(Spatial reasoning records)
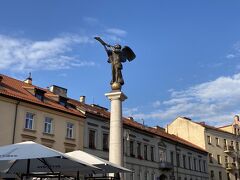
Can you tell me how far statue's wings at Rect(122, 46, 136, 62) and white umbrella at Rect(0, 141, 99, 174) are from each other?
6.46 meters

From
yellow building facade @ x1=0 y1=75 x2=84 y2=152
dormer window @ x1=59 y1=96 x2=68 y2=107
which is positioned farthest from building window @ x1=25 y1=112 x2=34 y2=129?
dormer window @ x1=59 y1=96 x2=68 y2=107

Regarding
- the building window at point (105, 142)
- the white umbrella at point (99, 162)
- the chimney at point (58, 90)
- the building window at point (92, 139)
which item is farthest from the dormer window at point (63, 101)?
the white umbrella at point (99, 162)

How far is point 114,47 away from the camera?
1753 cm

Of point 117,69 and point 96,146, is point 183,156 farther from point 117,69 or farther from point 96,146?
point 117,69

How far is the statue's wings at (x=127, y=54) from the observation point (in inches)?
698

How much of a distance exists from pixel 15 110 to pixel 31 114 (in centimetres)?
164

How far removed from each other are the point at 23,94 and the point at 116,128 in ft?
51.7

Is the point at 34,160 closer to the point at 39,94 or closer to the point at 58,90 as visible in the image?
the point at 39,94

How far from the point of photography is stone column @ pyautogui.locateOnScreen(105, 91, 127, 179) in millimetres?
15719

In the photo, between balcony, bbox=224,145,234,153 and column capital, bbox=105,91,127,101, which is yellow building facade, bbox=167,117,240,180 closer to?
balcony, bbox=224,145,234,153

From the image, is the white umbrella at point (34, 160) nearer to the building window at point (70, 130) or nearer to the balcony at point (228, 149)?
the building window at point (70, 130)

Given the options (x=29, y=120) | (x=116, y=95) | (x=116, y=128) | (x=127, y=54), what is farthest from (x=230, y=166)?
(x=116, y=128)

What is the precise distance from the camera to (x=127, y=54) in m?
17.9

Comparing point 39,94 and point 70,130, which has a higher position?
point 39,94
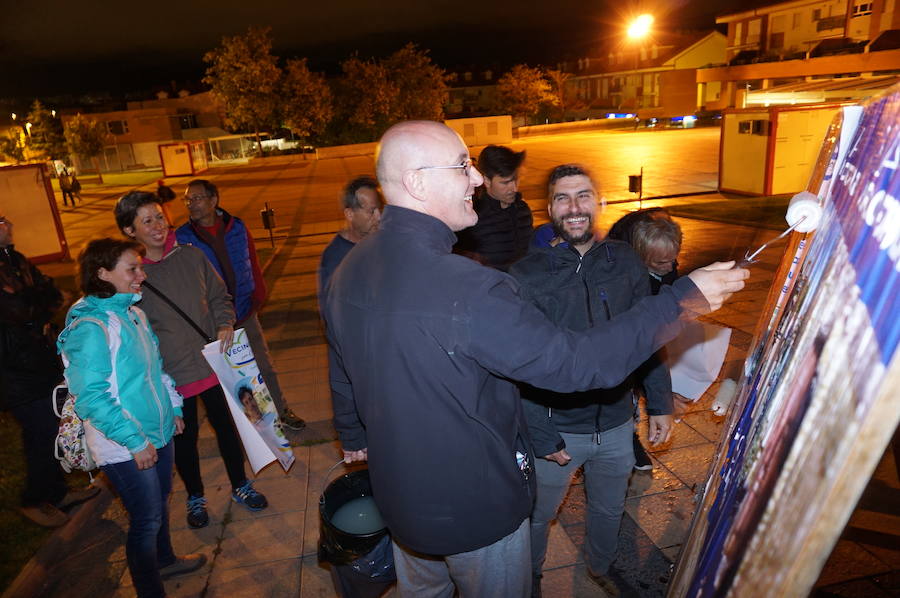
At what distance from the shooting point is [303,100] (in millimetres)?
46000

GIVEN PROBLEM - Pick out every line in the material above that contains the string "bbox", and copy each of those lines in full.

OUTPUT BELOW -
In the photo, between balcony, bbox=224,145,234,153 and column capital, bbox=105,91,127,101, which is yellow building facade, bbox=167,117,240,180 closer to?
balcony, bbox=224,145,234,153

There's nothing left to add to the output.